CSCE 410/810

Final Project Assignment

 

October 30, 2003

 

Problem

 

Define a programming project that implements a system related to the advance topics of information retrieval such as query modification, thesaurus construction, ranking algorithms, and clustering.  You may also look into routing, question answering, confusion, interactive search, and other issues in IR. 

 

The goal of this project is to motivate you to build an IR-related tool, test it, and analyze it.

 

This assignment counts 25% towards your grade.

 

Requirements

 

(1)               Proposal summary.  Write a 2-page summary about your proposed final project and turn it in to me before November 11, 2001.  Turn it in as early as possible so I can approve your proposed project and you can start early on your final project.   You proposal must also state what data you want to use in your final project.
━━━━━━━━━━━━━━━━
[WHAT THE TASK REQUIRES]: Carry on with the final project assignment from the point where its text stops. The lines that come next are separate material, unrelated to the assignment.

[Excerpts from a spatial dataset]:
━━━━━━━━━━━━━━━━
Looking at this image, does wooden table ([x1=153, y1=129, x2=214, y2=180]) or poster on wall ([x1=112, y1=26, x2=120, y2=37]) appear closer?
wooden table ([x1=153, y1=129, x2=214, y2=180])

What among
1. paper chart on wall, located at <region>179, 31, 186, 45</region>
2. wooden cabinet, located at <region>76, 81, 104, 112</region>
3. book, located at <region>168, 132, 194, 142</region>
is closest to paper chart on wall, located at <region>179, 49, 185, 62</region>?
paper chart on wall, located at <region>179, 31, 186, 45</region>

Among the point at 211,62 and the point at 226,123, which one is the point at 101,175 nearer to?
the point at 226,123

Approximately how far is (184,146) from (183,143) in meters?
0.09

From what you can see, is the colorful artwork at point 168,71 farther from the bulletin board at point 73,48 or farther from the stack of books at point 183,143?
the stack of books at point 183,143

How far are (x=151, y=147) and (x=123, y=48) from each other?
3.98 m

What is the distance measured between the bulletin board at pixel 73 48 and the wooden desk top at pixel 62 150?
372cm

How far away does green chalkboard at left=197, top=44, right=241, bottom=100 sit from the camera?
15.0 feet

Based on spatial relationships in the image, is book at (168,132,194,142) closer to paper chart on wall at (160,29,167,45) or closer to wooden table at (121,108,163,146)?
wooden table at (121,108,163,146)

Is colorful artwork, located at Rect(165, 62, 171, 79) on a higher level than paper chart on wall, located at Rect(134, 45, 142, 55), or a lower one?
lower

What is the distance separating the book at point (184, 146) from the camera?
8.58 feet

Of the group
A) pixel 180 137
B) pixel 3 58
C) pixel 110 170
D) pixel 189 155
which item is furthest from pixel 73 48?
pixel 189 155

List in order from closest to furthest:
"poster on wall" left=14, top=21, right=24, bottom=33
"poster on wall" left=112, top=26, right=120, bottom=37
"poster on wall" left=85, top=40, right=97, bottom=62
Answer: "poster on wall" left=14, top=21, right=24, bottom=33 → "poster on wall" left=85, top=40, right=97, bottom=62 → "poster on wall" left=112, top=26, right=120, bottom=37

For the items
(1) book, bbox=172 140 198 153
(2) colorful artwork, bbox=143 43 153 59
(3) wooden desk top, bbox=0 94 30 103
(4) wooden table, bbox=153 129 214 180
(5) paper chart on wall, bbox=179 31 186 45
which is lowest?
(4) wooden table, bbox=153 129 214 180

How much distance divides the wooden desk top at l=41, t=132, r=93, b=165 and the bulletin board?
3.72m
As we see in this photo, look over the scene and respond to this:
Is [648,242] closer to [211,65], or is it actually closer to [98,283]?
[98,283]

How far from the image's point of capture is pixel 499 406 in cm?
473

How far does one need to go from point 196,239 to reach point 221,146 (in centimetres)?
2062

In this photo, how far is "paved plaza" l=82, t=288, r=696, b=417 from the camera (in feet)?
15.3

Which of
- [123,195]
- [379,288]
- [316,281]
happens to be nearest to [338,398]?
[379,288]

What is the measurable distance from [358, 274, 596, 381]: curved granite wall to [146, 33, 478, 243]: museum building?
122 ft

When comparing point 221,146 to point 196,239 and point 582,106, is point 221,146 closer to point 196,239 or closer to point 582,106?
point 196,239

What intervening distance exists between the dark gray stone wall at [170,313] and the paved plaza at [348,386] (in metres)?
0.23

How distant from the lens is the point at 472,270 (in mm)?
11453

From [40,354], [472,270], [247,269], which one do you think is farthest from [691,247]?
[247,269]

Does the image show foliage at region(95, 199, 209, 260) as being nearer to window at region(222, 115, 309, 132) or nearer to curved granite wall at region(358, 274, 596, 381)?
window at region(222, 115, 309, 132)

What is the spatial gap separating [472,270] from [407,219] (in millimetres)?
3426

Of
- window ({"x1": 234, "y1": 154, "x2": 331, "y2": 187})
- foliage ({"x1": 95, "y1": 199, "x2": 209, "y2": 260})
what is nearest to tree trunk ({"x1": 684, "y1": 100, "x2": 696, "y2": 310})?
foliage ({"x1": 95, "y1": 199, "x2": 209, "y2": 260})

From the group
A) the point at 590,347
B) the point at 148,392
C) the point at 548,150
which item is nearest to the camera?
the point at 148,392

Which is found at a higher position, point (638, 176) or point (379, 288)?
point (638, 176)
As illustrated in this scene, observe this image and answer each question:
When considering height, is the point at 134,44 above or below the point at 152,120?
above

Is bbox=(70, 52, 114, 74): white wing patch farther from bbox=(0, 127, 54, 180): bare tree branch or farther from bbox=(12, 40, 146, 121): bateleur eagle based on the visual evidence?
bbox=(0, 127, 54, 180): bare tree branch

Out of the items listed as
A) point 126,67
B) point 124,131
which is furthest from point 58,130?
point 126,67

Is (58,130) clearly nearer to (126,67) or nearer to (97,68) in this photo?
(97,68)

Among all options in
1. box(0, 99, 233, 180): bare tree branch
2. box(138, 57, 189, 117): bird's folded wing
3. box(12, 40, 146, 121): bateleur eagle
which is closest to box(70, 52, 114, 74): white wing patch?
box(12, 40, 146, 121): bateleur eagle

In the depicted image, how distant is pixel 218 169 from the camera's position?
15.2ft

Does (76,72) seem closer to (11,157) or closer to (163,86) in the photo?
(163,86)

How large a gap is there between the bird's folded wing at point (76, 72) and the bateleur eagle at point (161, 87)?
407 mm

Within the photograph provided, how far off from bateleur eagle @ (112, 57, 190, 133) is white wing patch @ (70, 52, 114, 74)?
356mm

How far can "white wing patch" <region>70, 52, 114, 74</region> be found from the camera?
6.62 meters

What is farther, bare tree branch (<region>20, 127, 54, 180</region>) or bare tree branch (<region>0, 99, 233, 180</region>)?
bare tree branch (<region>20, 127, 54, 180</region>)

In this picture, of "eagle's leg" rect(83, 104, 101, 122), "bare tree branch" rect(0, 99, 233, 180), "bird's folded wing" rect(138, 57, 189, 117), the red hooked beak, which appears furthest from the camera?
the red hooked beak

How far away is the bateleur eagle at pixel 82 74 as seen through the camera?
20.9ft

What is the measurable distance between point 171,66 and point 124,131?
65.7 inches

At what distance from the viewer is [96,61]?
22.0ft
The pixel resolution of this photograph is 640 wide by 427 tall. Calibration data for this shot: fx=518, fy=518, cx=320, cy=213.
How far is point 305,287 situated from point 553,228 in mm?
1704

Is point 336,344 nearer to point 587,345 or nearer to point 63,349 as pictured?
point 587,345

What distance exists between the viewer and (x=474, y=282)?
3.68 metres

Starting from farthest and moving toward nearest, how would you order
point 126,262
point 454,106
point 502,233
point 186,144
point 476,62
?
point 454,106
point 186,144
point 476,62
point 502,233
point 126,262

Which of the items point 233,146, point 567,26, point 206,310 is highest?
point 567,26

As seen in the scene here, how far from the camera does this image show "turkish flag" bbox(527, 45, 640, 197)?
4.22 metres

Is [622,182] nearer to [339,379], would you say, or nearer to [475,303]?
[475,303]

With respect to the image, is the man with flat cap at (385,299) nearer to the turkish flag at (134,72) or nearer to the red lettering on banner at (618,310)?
━━━━━━━━━━━━━━━━
[THE RESULT]:
(2)        You are required to build a program that addresses some IR-related issues.  There are three general approaches to this:  (a) build a simple program but perform a rigorous experiment with many document collections, (b) build a complex program and test it on a simple document collection, or (c) build a moderately complex program and test it carefully on some document collections.

 

(2)               Document Collections.  I have many document or data collections: Topics from TREC conferences, confusion data, interactive data, routing data, questions and answers data, Reuters news, etc.  Please discuss with me what kind of data you want for your Final Project.  The collections are big and they are not put online.   Some data are available at our class handin account:

 

/home/grad/Classes/cse410/DATA/

 

There are documents similar to the document collections used in your homework assignment #4.  You may also download your own document collections from the web. 

 

If you want some other data, please come see me and I will provide them.

 

Hand In

 

 (1)       A comprehensive report that includes: (a) Introduction: the description of the problem you are addressing, why do you think it is important, and so on; (b) Design: the description of your implementation approach, solution strategy, styles/design, and so on; (c) Results: the experiments, datasets, discussion of results, comparisons with other literature, and so on; (d) Possible extensions and future work, (e) Conclusions.  In your appendix: (a) the instructions on how to run your programs, (b) results/output/graphs, (c) the printout of your programs.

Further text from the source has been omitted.